### Work to be completed
In the records below, how many lines hold the word "retains"? Give only the number.

### Data extract
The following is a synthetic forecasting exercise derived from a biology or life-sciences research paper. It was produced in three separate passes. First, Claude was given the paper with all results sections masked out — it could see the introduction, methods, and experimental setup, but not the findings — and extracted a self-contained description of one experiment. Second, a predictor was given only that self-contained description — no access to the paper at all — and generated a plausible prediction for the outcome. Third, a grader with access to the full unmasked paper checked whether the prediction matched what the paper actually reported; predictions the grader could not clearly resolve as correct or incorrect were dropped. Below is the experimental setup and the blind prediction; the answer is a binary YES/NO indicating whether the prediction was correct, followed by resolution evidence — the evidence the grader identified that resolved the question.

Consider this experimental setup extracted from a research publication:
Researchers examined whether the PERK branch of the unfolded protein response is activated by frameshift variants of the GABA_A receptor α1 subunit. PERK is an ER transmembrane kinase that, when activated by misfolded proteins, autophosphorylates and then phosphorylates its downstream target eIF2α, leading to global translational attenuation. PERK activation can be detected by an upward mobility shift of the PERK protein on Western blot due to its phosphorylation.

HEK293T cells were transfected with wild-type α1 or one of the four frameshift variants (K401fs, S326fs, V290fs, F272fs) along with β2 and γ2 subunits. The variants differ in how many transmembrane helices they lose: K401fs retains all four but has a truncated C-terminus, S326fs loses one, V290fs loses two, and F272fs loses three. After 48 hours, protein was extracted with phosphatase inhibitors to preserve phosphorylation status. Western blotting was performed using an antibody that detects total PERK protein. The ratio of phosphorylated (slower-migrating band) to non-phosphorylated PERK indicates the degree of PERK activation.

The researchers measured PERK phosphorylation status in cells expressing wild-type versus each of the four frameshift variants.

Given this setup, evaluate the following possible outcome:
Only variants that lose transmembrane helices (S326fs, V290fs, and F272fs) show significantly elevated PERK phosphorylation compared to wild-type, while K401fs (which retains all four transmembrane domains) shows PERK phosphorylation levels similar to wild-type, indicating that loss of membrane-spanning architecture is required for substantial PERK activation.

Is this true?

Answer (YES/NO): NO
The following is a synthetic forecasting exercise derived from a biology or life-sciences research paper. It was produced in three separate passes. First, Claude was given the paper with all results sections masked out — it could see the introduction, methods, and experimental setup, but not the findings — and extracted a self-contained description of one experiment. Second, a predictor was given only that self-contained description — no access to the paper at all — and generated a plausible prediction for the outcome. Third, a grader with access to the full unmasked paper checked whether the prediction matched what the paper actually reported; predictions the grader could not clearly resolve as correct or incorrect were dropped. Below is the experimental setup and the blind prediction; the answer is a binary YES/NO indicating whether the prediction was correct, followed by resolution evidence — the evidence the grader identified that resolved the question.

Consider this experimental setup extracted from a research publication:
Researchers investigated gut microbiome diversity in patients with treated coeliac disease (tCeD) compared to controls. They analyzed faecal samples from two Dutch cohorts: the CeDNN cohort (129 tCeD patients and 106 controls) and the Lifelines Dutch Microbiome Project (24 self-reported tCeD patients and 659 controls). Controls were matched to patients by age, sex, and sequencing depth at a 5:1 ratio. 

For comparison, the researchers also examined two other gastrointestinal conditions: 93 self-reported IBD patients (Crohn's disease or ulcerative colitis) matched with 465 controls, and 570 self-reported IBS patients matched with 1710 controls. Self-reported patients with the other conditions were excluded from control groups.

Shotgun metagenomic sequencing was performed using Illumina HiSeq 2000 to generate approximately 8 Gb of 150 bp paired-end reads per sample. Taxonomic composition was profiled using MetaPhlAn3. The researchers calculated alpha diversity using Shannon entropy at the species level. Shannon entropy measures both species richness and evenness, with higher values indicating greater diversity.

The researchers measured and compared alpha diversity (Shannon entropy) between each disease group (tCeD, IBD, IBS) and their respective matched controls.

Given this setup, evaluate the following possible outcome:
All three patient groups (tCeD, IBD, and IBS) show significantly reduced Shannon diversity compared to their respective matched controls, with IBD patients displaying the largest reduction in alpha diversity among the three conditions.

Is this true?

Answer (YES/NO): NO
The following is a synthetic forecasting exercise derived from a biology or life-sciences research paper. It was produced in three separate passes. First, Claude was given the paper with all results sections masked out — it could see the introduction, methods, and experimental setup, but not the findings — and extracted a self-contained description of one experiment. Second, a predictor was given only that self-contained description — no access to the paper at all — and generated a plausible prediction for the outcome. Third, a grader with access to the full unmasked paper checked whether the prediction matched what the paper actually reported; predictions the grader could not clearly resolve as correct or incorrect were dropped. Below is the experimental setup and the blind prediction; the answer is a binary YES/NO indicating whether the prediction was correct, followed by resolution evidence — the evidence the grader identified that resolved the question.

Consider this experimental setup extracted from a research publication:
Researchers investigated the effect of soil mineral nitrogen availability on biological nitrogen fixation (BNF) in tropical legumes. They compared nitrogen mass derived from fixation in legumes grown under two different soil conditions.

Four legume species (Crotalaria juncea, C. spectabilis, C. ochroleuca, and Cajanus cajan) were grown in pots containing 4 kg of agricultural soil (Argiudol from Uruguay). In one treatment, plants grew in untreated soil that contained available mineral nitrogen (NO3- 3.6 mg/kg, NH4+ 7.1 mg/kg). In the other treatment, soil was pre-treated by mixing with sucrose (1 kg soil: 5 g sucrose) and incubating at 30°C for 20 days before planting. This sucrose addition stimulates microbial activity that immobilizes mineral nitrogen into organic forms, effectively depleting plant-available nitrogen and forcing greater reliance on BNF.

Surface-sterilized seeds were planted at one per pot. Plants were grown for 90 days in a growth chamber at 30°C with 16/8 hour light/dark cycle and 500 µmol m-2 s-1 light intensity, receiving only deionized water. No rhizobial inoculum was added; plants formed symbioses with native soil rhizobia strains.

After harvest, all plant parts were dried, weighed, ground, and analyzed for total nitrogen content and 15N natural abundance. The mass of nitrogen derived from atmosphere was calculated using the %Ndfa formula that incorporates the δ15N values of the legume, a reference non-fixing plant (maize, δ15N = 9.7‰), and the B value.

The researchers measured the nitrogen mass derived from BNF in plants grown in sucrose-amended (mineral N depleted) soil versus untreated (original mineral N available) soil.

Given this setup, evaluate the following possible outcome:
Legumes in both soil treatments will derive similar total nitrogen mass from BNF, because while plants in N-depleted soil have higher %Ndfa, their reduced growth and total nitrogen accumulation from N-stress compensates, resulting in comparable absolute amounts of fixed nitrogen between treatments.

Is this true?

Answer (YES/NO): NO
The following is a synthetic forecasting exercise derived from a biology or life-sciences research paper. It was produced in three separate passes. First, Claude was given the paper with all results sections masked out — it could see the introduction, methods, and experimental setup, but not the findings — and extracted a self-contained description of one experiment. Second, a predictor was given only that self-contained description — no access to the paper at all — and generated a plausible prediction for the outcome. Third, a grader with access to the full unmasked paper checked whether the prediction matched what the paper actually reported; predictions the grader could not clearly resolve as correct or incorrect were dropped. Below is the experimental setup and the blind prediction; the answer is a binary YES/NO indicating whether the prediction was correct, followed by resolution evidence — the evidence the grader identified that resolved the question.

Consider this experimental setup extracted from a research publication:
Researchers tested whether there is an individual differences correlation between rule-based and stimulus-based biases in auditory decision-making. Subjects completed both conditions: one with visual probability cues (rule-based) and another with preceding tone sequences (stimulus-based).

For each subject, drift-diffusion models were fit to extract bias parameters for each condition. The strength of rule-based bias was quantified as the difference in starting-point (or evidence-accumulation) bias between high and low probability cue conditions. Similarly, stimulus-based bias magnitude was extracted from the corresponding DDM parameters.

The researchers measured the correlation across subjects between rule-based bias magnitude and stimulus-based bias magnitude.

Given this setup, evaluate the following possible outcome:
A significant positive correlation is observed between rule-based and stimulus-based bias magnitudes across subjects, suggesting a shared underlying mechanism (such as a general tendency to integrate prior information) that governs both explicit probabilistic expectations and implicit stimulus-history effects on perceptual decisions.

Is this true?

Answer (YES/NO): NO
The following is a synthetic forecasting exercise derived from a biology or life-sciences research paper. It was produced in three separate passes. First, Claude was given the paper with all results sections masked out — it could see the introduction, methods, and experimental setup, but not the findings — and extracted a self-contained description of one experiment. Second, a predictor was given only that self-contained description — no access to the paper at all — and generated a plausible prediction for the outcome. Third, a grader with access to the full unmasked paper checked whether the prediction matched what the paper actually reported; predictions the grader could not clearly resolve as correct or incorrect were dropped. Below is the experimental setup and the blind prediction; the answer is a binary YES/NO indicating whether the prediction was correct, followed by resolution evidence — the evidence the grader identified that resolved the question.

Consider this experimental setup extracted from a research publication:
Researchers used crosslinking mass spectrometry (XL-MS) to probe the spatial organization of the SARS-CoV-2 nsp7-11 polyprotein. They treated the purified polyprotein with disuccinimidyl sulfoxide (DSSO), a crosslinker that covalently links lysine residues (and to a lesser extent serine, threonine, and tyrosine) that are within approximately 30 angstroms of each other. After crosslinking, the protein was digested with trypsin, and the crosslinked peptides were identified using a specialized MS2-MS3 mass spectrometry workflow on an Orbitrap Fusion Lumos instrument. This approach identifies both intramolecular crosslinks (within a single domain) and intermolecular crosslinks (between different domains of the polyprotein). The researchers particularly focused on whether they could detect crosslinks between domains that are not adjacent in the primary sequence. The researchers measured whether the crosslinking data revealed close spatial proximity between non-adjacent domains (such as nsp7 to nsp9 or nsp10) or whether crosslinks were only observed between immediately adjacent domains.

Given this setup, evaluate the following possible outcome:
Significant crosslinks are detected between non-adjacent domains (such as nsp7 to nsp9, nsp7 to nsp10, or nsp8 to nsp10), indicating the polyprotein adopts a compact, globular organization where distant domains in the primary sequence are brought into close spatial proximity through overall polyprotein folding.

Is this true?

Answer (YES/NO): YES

### The completed task
2